One major finding is that much of the decline in the ES's performance over the past thirty years can be explained by changes in: funding, characteristics of registrants, and characteristics of job vacancies. Thus, we concluded that criticism of the ES often ignores changes in crucial factors outside of the ES's control that reduced its effectiveness.
A second major finding is that most criticism of the ES is based on the inappropriate assumption that the primary goal of the ES should be to maximize placements. The proper measure of ES benefits is how well it reduces joblessness, increases earnings, and reduces UI and welfare payments.
We found that the ES reduced the average duration of unemployment of long-term UI claimants by nine weeks. This was for UI claimants who were unemployed for at least 30 weeks. But the ES reduced joblessness of claimants unemployed for 12 weeks by less than two weeks.
This is evidence that the ES is most effective in aiding claimants who had substantial trouble finding work on their own.
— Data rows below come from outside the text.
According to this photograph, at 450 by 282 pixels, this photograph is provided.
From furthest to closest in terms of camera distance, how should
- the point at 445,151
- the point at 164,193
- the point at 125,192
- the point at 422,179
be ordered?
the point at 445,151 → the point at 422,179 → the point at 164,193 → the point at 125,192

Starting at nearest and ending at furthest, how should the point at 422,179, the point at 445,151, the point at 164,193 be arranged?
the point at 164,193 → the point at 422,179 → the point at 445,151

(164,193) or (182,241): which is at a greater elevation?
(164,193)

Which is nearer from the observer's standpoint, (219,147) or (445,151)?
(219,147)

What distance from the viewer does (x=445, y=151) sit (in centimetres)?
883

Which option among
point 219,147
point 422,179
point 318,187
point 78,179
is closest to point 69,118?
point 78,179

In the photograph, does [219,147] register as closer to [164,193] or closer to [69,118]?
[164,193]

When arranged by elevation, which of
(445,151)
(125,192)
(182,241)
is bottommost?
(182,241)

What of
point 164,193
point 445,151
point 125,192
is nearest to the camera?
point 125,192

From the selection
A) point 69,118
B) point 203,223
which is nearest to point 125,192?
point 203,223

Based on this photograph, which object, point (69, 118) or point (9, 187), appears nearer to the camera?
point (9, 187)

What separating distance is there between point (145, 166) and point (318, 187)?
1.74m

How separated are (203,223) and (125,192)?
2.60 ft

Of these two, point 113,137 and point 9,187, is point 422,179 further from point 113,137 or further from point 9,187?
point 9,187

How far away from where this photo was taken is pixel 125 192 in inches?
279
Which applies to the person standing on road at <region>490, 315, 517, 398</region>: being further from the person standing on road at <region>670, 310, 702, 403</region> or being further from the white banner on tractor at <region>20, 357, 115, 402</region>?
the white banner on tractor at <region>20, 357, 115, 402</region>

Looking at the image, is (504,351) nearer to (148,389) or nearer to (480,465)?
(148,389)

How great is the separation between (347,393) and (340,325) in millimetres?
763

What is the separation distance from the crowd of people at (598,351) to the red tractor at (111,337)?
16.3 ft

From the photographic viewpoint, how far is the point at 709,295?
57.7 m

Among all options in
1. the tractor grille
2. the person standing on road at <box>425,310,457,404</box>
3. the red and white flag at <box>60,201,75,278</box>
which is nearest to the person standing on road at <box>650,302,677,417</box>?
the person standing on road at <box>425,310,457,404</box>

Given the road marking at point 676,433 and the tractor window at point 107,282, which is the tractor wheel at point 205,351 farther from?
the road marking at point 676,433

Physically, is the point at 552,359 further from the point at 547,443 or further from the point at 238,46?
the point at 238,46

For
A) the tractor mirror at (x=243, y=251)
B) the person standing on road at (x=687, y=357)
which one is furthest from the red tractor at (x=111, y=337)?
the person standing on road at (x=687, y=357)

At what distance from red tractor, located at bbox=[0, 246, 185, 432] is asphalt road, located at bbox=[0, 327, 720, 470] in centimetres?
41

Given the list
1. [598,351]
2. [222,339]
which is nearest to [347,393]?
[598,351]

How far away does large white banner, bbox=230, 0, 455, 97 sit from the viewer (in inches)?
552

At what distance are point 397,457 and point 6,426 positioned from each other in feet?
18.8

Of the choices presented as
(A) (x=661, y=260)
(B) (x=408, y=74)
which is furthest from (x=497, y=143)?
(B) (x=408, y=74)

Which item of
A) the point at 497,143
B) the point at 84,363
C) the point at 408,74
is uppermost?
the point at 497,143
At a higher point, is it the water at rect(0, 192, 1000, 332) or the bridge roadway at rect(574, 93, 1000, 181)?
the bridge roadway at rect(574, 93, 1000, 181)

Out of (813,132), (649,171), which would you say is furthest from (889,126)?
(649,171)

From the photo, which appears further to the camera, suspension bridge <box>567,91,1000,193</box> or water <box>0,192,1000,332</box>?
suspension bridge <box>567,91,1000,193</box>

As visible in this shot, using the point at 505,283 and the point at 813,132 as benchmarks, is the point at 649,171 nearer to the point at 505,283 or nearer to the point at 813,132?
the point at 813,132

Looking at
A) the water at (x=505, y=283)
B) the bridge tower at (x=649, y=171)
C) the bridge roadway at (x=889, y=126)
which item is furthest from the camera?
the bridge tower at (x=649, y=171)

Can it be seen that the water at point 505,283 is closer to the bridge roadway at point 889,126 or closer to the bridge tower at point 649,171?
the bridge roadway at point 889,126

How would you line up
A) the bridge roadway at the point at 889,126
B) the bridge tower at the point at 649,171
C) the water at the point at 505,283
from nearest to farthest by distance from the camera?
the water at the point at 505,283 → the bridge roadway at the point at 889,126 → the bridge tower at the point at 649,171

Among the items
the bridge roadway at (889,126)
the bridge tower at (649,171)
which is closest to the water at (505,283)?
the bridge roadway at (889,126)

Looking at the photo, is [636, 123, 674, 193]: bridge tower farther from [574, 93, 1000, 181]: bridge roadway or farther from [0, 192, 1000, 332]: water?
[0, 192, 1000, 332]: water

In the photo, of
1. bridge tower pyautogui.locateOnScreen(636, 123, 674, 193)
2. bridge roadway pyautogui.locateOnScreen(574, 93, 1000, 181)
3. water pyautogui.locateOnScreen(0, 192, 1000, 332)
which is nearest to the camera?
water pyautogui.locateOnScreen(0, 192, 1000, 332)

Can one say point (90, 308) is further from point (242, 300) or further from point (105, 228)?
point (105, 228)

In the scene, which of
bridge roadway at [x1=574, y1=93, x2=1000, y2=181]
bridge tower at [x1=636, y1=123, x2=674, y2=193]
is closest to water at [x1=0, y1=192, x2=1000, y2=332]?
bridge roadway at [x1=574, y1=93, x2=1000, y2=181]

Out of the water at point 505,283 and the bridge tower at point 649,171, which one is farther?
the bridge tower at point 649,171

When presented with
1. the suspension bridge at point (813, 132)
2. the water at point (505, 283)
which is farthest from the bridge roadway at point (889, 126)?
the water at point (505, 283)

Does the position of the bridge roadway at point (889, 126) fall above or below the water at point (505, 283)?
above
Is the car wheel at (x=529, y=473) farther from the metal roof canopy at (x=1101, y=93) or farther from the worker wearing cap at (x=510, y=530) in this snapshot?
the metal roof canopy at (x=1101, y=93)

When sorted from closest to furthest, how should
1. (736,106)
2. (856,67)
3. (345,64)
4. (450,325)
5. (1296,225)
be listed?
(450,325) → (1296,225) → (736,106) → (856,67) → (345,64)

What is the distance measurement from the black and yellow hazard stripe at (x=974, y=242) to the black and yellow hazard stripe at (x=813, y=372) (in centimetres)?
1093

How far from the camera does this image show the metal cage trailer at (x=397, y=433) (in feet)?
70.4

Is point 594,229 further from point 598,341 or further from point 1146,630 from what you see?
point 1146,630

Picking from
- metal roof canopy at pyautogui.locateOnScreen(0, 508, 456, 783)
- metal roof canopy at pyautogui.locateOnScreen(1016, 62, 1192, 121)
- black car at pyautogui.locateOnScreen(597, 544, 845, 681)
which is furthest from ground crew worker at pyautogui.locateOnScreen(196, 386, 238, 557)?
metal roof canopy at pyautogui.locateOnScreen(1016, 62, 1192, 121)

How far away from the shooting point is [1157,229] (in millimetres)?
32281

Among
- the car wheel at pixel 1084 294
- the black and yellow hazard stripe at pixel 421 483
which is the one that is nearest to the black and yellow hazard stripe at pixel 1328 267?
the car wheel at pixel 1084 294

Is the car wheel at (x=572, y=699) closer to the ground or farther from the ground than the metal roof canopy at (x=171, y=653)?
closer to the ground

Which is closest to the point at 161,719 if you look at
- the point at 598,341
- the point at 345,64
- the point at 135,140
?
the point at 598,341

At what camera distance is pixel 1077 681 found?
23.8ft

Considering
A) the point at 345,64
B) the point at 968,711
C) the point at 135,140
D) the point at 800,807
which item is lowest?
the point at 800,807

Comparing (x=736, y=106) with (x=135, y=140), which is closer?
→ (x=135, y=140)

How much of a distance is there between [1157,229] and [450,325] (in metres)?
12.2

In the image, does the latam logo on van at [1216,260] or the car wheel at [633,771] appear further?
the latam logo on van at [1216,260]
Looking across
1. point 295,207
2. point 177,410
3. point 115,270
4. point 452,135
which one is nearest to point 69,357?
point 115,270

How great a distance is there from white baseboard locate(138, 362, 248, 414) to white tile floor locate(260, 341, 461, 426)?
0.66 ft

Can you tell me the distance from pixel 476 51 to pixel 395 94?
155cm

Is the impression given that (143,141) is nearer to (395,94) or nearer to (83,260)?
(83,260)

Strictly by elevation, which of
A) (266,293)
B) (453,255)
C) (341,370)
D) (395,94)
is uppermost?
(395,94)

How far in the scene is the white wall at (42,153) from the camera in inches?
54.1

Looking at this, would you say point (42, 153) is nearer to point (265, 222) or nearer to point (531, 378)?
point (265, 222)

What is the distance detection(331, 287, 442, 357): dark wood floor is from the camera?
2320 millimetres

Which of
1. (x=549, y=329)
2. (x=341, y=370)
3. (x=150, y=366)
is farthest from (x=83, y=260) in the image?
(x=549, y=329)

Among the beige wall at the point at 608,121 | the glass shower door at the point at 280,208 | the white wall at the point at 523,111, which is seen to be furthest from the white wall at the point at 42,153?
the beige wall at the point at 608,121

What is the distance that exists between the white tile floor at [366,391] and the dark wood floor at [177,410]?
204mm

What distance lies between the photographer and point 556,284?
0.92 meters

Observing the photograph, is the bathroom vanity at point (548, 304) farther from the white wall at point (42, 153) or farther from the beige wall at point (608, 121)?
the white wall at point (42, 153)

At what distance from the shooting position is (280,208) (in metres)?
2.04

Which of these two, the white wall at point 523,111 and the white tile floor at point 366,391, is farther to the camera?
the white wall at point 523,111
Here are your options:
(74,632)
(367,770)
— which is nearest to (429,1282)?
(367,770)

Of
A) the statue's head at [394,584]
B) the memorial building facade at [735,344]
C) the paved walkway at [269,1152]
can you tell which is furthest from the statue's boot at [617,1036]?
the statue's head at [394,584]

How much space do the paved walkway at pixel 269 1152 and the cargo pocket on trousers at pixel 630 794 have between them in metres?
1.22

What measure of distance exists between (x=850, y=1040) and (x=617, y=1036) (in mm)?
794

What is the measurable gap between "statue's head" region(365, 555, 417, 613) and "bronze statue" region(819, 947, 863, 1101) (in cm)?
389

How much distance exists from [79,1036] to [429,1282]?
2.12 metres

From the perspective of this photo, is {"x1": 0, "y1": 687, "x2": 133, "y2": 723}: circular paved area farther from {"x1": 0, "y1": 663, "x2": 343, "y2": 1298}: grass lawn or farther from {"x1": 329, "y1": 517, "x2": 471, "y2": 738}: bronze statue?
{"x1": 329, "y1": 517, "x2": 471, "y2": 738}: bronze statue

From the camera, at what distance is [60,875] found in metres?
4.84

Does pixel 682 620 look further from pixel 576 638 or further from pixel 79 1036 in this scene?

But we suspect that the jobs found with the help of the ES do not compare favorably with jobs held prior to becoming unemployed. Thus, we believe the ES primarily acts as a backstop preventing large earnings losses.
Finally, although savings in UI benefits and increases in earnings created by the ES may be modest, the cost of ES service is so low, $75 on average, that modest benefits would more than offset those costs.
We believe our results, coupled with similar findings from related studies, is sufficiently strong to warrant increasing the funding of the ES. That measure is favored because it would be at least budget neutral. In contrast, other measures to assist the long-term unemployed, such as providing extended UI benefits or training, would not come close to being budget neutral. In addition, $1 spent on job search assistance is likely to be more effective in helping claimants than $1 spent on training.